**EXCERPTED DATA**:

** START **

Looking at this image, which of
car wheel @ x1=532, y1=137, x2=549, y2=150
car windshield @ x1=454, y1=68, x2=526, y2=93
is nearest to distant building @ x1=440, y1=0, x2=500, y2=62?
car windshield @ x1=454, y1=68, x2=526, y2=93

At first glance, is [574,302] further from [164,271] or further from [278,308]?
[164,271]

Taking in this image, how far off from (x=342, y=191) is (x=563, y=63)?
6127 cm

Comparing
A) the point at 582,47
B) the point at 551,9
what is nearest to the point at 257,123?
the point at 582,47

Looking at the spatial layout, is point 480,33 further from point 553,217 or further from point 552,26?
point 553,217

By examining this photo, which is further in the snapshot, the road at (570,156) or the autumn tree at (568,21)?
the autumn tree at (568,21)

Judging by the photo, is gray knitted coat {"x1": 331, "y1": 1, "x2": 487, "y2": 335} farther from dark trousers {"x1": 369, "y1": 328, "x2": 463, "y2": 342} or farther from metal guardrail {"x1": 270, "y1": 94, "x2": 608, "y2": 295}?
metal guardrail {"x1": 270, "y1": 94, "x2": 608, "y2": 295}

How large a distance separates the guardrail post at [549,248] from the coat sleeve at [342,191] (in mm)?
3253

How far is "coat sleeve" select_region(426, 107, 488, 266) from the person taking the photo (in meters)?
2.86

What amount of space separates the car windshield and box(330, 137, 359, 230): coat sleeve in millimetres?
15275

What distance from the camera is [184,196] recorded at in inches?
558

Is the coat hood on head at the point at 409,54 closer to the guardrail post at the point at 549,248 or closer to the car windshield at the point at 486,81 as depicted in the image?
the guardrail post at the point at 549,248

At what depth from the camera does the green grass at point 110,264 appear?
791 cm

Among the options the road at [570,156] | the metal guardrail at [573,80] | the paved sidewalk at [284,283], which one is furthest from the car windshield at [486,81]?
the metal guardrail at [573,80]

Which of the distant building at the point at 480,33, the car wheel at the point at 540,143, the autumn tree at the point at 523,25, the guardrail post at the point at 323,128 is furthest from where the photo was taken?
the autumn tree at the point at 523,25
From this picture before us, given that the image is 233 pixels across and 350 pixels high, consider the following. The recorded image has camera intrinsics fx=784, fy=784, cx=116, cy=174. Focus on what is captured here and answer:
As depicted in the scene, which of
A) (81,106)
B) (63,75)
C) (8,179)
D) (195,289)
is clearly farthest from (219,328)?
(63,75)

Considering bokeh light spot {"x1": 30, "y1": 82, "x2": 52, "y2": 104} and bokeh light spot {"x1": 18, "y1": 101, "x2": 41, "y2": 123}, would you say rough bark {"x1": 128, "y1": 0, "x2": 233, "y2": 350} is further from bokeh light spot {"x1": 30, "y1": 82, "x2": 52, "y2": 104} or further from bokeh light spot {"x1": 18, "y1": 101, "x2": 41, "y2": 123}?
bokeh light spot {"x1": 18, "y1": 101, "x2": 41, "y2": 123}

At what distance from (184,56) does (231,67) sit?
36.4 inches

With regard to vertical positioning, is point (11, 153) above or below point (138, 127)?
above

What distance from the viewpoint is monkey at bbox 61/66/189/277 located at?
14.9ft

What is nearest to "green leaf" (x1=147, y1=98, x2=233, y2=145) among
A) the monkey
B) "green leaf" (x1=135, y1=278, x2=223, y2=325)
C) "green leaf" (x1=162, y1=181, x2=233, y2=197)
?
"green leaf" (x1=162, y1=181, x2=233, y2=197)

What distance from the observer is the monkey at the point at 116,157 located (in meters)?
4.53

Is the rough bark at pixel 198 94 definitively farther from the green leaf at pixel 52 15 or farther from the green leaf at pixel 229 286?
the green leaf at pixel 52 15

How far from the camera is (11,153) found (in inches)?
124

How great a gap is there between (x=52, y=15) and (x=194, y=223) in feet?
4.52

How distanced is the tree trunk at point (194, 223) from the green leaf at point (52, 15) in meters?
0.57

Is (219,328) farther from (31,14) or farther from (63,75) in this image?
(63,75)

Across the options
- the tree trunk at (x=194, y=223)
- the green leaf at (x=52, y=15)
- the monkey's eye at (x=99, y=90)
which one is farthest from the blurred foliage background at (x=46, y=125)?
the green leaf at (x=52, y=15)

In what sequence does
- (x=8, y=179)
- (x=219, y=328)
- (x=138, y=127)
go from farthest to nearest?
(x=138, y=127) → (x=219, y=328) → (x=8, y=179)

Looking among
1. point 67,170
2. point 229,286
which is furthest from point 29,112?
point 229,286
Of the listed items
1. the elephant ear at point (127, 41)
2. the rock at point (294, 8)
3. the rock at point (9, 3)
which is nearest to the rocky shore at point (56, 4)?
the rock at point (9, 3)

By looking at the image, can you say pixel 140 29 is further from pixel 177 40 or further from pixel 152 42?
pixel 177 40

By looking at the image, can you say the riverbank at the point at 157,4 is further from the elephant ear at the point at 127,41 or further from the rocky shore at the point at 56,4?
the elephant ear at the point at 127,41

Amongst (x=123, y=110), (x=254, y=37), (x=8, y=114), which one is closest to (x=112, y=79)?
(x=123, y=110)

** END **
** START **

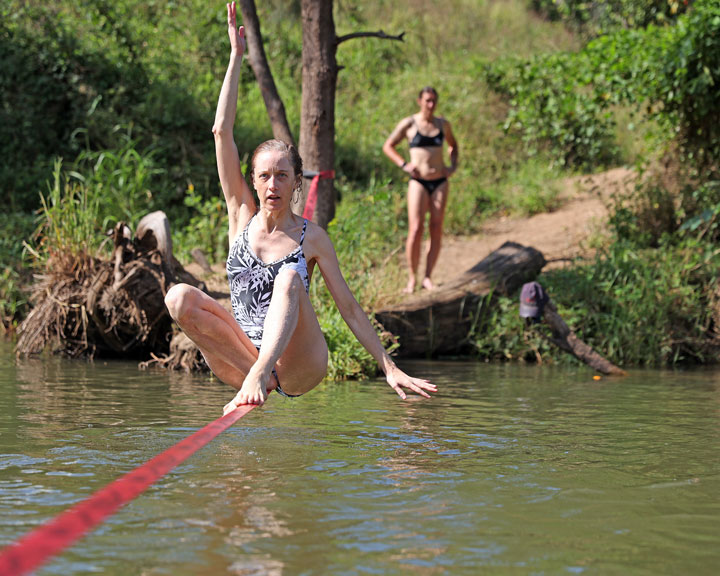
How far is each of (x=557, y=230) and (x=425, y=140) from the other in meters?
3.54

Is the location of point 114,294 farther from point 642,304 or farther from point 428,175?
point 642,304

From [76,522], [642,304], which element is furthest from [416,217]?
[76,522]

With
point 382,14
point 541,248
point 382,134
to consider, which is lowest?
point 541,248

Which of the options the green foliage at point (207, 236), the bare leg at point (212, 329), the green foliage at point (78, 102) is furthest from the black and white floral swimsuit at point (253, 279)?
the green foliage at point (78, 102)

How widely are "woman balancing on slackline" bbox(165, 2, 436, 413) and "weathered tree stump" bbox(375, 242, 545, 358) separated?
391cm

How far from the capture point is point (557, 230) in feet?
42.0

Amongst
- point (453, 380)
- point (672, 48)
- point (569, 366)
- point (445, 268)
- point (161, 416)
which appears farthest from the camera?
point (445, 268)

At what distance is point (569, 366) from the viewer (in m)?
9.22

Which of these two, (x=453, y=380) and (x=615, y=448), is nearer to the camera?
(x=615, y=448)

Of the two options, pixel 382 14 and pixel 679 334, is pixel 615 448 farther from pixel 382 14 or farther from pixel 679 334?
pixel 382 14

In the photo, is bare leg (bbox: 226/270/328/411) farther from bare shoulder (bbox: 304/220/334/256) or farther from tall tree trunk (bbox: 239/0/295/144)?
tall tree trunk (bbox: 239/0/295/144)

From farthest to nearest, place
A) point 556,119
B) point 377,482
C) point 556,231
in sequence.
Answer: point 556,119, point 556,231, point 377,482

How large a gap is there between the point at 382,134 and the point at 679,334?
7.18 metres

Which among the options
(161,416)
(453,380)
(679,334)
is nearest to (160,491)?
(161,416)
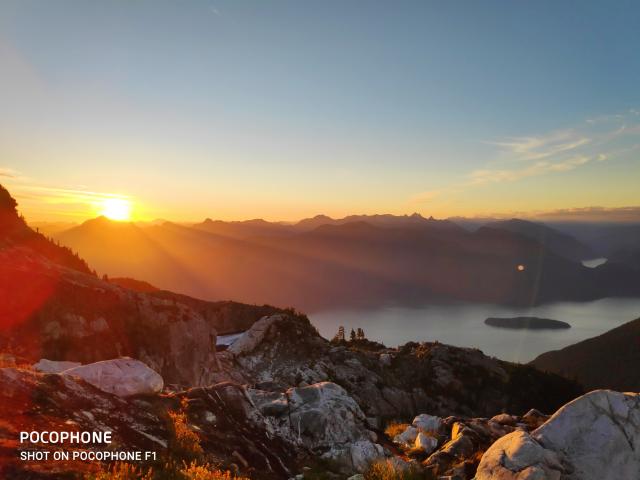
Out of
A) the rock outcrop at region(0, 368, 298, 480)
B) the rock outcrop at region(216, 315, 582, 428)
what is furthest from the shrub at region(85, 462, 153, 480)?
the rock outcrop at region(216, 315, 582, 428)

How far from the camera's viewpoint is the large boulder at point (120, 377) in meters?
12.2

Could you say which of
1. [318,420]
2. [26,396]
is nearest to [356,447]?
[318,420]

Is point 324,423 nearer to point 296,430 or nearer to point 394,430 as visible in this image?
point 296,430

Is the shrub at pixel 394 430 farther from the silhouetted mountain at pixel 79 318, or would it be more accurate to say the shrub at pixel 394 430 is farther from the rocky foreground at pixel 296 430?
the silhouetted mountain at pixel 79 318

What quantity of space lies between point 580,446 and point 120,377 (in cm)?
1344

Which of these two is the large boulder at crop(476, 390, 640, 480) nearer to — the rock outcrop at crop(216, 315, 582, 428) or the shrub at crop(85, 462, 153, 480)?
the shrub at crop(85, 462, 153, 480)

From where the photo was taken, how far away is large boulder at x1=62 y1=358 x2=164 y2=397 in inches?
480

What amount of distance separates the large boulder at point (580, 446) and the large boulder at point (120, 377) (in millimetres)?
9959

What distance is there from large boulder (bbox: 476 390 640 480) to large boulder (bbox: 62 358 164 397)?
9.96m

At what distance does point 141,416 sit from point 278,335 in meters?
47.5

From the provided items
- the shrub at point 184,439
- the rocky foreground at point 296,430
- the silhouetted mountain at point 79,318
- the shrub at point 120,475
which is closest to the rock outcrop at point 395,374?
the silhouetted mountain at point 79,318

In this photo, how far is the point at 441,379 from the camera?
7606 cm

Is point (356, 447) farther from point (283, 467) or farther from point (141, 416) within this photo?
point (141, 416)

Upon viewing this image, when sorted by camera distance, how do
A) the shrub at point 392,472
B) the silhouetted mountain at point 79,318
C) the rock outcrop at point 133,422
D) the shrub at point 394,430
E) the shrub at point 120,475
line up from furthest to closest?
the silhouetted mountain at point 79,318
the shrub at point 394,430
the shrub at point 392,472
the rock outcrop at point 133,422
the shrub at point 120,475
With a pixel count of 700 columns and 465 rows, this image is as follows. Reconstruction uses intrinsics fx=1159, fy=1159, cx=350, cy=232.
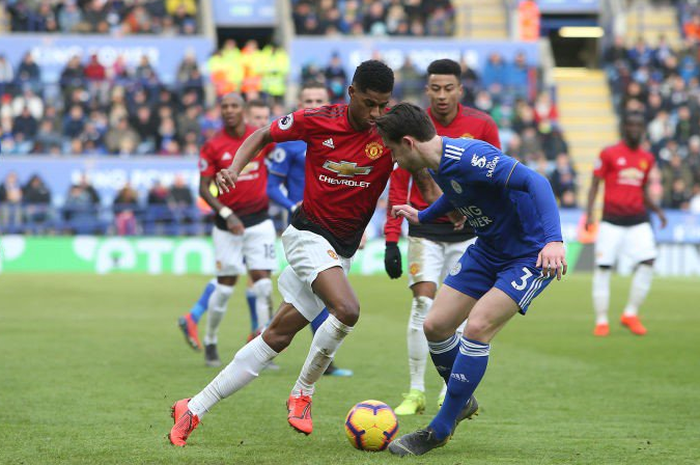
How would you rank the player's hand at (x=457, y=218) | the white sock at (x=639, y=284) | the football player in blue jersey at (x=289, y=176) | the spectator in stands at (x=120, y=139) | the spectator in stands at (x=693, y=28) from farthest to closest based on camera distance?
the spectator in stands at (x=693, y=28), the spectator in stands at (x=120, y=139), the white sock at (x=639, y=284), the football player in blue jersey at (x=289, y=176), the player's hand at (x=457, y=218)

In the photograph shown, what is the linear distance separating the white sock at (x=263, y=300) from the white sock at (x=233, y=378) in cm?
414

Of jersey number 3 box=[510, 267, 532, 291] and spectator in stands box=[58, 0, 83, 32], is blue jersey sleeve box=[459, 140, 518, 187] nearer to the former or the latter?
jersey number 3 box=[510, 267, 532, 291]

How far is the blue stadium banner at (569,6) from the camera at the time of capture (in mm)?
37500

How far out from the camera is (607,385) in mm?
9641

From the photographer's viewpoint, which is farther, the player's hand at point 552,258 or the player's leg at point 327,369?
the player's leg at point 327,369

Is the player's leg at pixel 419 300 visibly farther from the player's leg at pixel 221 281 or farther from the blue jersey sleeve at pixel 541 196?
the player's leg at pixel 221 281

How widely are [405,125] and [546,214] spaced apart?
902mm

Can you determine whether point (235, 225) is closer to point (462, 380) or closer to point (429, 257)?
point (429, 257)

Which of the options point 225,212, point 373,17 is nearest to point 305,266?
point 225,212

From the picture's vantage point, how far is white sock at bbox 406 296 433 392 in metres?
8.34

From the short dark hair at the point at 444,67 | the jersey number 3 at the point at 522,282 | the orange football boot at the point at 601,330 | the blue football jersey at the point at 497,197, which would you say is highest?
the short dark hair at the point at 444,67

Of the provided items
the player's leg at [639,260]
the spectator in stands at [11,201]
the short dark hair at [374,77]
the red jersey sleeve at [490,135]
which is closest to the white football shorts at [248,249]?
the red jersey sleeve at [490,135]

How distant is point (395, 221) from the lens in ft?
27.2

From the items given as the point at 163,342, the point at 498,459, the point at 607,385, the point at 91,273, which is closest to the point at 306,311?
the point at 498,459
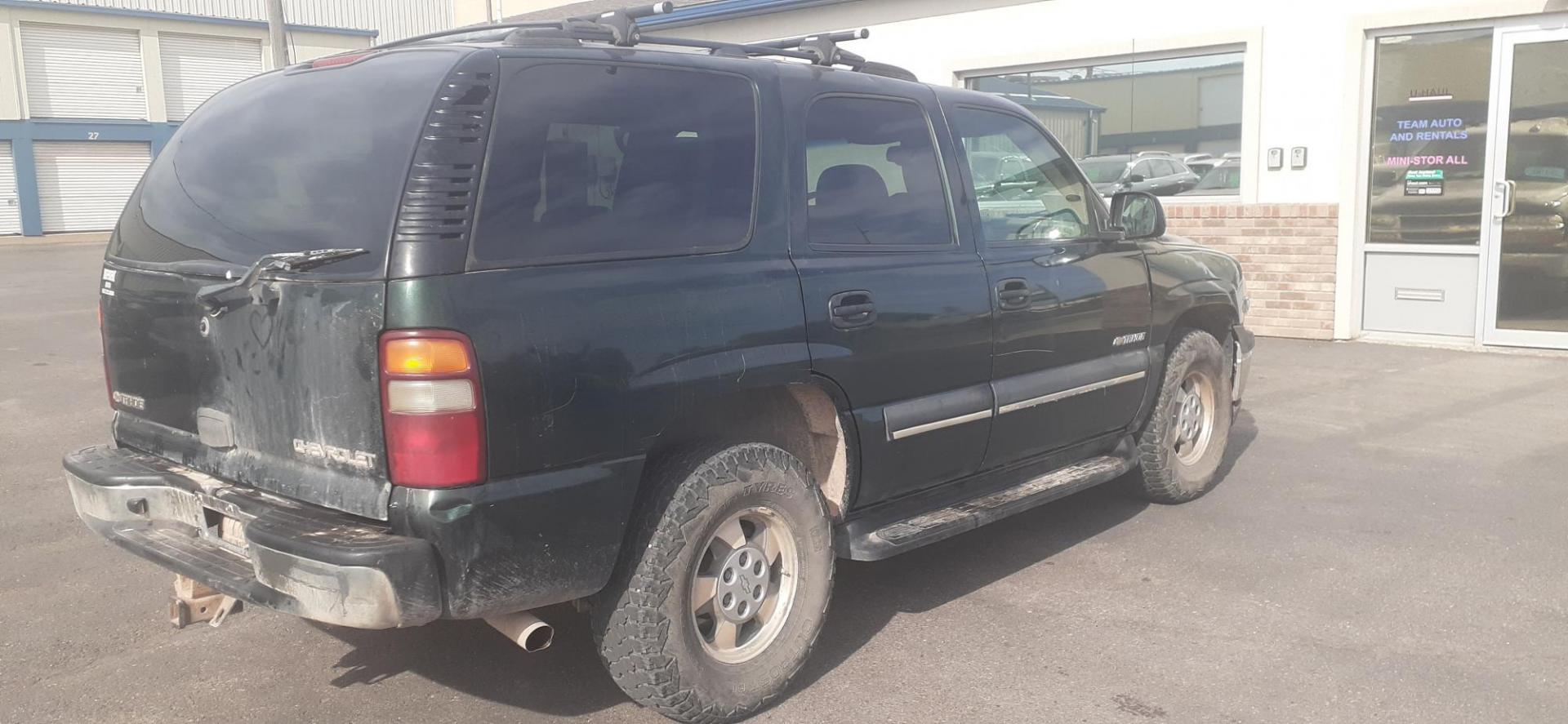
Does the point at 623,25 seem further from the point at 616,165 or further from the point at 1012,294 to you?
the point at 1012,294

** END **

**EXERCISE TASK**: Select every line in the material that contains the string "above", treating uppercase and lowercase as different.

**TASK OUTPUT**:
With regard to vertical positioning, is point (11, 153) above or below point (138, 127)?
above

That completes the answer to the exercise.